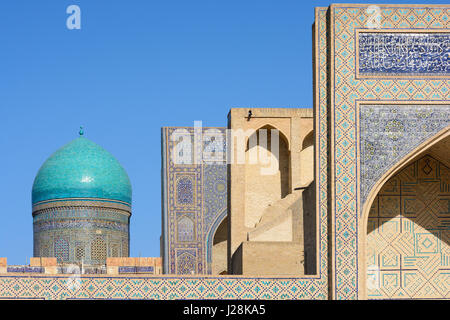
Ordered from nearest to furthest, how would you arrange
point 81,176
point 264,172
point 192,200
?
point 264,172, point 192,200, point 81,176

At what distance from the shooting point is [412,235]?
1287 centimetres

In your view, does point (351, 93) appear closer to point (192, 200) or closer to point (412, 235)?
point (412, 235)

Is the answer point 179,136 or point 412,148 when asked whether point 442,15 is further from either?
point 179,136

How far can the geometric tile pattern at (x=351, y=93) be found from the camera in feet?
38.9

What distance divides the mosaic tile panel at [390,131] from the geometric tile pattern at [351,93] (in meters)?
0.10

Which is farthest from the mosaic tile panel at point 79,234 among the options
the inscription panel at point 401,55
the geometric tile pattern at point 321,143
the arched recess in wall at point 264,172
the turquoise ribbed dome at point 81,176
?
the inscription panel at point 401,55

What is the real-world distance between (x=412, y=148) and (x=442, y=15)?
5.57 ft

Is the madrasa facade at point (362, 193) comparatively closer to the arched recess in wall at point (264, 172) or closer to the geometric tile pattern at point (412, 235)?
the geometric tile pattern at point (412, 235)

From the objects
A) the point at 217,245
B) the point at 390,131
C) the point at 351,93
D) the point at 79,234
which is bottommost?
the point at 217,245

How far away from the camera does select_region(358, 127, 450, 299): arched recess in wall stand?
1273 cm

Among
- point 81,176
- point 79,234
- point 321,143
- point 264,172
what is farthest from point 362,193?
point 81,176

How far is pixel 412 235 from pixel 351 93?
2081mm

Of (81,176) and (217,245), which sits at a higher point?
(81,176)

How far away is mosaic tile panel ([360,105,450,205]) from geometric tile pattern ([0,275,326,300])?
1362 millimetres
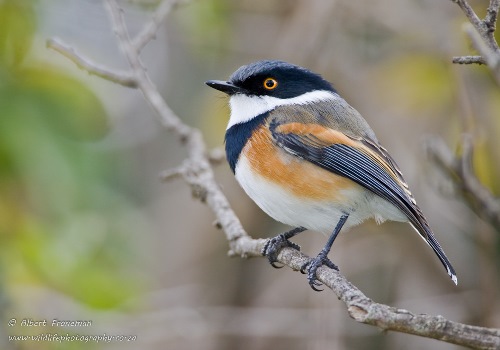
□ □ □ □ □
▶ Problem: Convert the listing, from the line containing "How far away is" through the end of the listing, into a two-column CSV with the columns "query" and "response". Make one row per entry, put each value in its own quoted field with line breaks replaced by spaces, and leave the pictures out.

▶ Written answer:
query,response
"How far away is mosaic tile panel ([360,105,450,205]) from geometric tile pattern ([0,275,326,300])?","1362 millimetres"